*** Opening Data ***
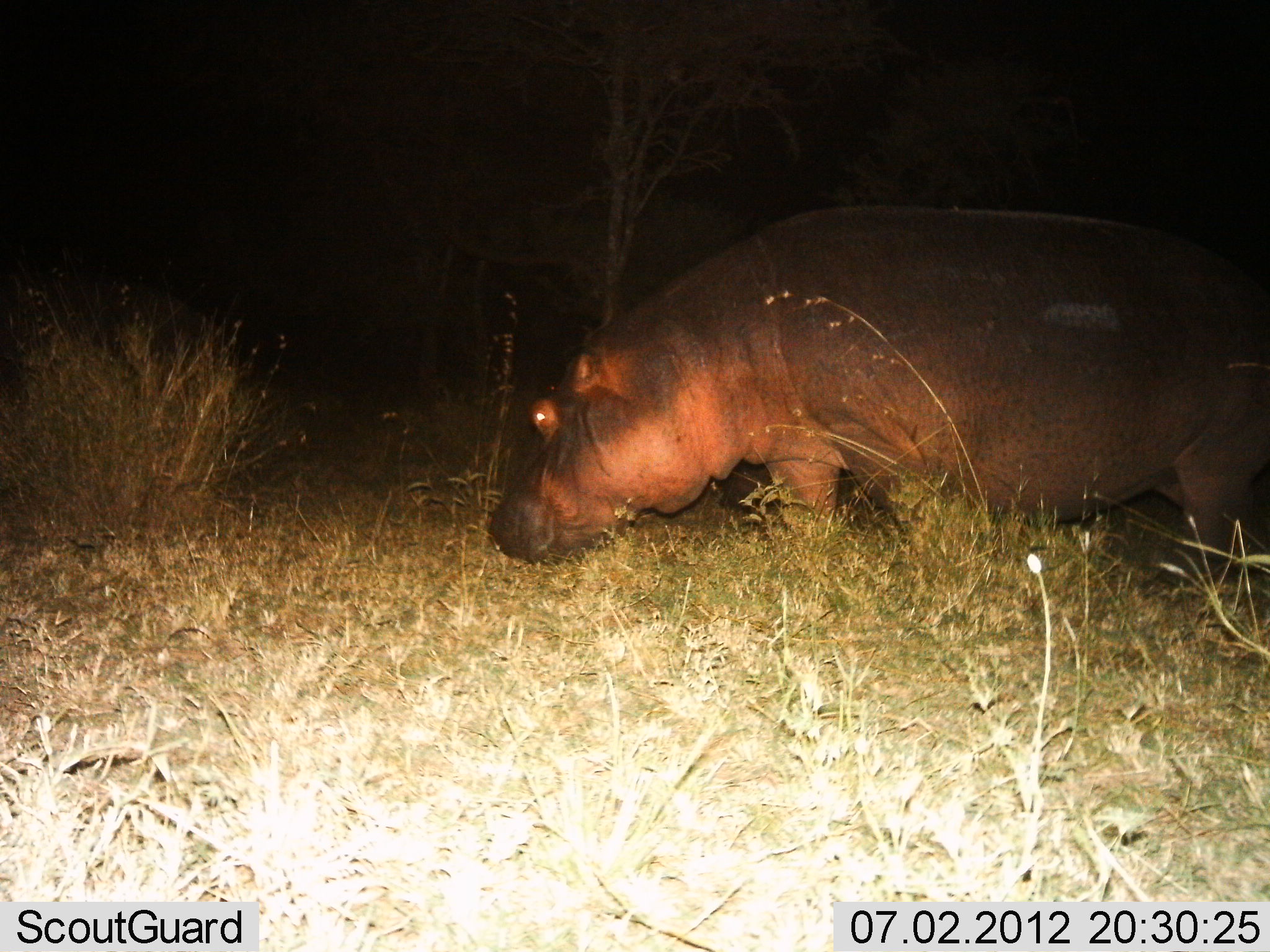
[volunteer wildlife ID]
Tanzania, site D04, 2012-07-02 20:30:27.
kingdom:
*** Closing Data ***
*** Opening Data ***
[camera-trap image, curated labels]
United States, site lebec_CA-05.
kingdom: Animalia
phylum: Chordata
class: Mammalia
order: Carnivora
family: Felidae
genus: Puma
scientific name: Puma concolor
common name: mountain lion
*** Closing Data ***
*** Opening Data ***
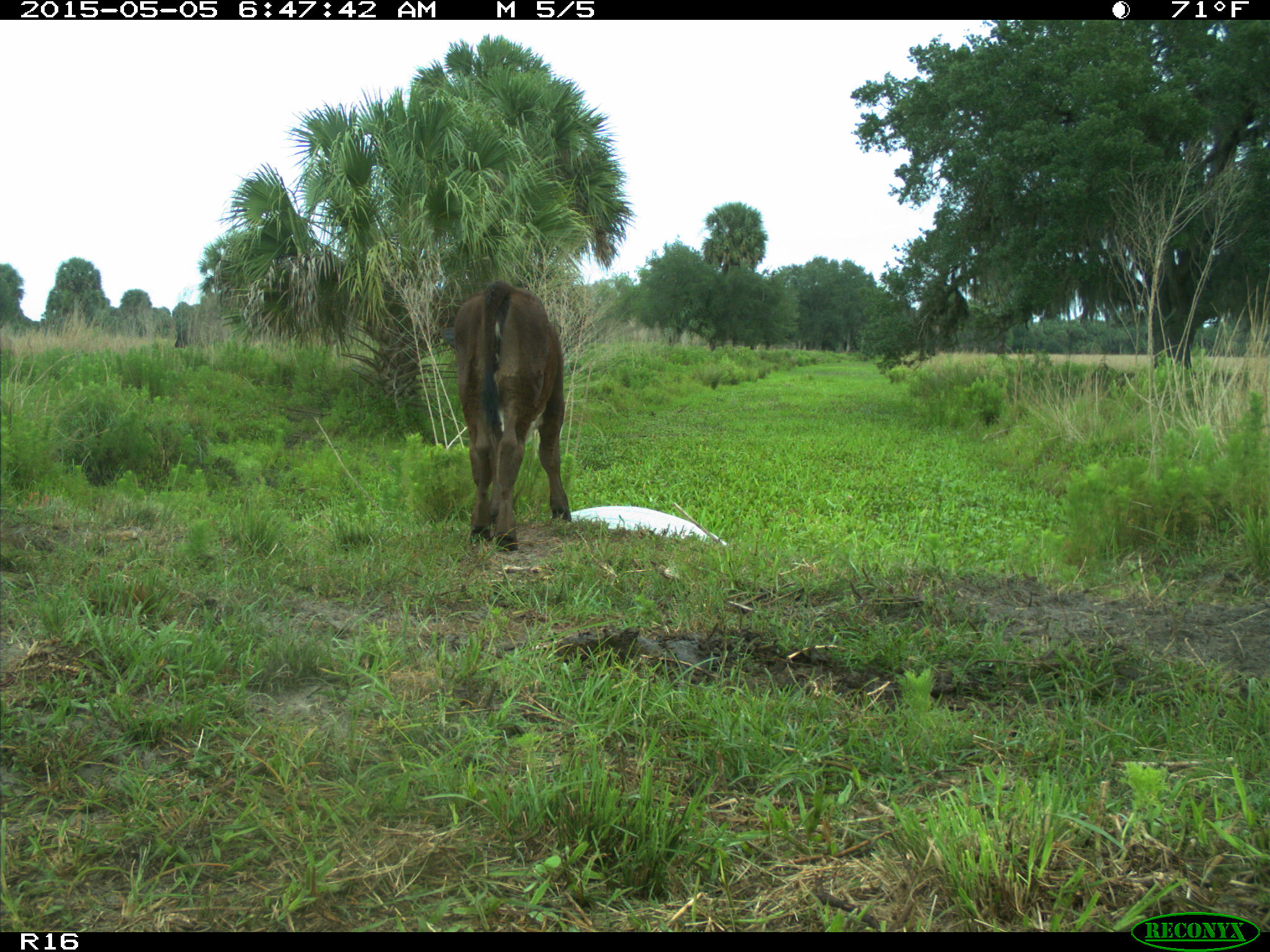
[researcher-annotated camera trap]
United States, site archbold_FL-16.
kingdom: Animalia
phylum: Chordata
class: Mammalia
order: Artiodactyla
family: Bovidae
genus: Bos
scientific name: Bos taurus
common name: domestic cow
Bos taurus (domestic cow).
*** Closing Data ***
▶ _Your task_: Output each line of the listing in which the string "camera" is found.

▶ _Task answer_:
[camera-trap image, curated labels]
[researcher-annotated camera trap]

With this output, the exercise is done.